Novo normal ou novo carpe diem? O que dizem as tendências do setor de arquitetura e interiores

O novo carpe diem

Joyce Diehl(*)

O tempo anda passando devagar – pelo menos em caso de tendências para decor. Para mim, isso vem do fato que, sim, aprendemos a dar o devido valor aos nossos lares como oásis – tecla que bato desde a queda das Torres Gêmeas – fato provado durante a pandemia. E agora por conta desse conflito armado, trazendo outro tipo de insegurança.  A casa cada vez mais como porto seguro, para onde queremos voltar e poder viver como sonhamos.
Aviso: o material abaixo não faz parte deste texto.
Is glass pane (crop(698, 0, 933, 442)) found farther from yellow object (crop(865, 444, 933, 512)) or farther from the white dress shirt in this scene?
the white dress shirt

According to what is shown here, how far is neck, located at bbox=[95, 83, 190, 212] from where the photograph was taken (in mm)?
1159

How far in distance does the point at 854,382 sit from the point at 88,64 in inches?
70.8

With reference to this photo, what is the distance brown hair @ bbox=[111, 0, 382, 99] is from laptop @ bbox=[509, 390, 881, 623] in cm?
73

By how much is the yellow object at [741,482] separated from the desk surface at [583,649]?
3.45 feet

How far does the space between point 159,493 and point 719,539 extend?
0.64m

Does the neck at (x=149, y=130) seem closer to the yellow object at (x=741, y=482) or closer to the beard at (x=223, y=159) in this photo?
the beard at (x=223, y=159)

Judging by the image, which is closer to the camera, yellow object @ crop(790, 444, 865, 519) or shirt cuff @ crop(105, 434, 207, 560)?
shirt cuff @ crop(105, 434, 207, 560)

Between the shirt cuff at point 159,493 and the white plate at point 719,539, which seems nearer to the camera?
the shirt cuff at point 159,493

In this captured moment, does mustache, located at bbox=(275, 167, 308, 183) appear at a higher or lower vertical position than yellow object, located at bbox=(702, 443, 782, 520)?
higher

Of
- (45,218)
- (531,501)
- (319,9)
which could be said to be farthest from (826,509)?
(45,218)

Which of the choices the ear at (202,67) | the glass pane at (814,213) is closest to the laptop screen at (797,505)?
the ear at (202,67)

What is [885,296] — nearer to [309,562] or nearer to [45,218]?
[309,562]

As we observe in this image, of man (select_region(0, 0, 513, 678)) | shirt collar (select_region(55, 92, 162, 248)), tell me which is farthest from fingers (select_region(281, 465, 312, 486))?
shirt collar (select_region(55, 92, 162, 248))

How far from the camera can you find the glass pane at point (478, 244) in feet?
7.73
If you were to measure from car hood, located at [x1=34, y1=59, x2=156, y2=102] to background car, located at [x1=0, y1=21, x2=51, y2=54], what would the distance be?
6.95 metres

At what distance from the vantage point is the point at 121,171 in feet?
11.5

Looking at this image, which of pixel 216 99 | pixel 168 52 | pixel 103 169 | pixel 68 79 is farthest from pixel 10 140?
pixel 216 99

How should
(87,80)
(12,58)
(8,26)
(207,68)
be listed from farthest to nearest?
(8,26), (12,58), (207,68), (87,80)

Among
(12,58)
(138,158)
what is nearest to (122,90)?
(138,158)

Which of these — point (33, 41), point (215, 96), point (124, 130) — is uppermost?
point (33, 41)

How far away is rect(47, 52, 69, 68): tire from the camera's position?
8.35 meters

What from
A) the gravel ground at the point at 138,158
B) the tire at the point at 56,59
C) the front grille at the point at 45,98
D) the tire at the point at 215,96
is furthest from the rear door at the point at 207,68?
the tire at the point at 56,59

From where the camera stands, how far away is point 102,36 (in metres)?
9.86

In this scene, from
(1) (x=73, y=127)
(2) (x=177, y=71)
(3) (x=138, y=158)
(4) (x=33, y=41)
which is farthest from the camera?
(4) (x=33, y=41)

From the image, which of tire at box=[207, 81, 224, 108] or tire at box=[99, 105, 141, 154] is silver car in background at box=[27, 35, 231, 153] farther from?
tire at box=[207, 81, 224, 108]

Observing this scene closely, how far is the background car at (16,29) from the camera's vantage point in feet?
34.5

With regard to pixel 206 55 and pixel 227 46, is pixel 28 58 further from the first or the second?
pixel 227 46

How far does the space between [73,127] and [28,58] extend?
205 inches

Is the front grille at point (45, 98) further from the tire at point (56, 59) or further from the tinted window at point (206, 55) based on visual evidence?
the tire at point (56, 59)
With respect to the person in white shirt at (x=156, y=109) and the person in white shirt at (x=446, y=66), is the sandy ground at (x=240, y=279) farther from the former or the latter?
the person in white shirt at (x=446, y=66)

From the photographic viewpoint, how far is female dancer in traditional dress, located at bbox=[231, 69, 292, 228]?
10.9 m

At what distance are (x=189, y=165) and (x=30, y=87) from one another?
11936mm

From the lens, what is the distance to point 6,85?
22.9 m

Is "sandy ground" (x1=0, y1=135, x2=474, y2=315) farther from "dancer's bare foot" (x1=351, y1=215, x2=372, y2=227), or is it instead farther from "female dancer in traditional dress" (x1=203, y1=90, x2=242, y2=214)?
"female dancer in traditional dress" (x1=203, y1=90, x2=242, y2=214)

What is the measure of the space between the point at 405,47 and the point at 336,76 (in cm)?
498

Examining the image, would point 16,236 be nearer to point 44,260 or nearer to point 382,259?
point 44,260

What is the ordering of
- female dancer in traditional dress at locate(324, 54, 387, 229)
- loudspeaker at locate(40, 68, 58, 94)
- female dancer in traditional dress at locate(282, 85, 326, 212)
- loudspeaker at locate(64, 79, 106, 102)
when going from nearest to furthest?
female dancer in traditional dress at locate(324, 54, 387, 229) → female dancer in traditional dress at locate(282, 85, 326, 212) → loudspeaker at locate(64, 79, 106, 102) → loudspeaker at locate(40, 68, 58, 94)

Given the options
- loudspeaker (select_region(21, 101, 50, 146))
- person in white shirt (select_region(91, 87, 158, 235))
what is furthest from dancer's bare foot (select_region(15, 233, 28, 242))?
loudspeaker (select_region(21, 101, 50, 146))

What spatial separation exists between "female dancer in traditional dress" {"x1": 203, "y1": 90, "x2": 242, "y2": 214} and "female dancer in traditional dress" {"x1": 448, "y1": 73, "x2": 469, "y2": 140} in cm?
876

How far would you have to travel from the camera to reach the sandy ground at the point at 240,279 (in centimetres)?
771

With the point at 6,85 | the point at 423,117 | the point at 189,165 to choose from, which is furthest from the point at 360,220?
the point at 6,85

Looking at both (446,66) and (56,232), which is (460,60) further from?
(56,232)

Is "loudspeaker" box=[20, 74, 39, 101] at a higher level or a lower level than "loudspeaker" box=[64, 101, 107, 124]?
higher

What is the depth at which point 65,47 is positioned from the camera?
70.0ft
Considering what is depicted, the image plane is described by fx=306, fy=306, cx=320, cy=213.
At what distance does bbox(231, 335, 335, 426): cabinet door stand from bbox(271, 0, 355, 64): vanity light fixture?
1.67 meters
Misture-se a isso essa pegada sustentável que temos aprendido a duras penas. As novas gerações parecem que já vem de fábrica com essa preocupação que nós, de outras gerações, aprendemos bem devagar. O planeta tem pressa. Mas não só ele: as relações com as outras pessoas também. Cada vez mais devemos – sim, é um dever – pensar em TODOS os habitantes deste mundão como iguais. Vem dai muita manifestação por igualdade de gênero, de religião, de raça, e de tantas lutas ainda por vir. A essas manifestações – ou mudanças do mundo – chamamos de tendências.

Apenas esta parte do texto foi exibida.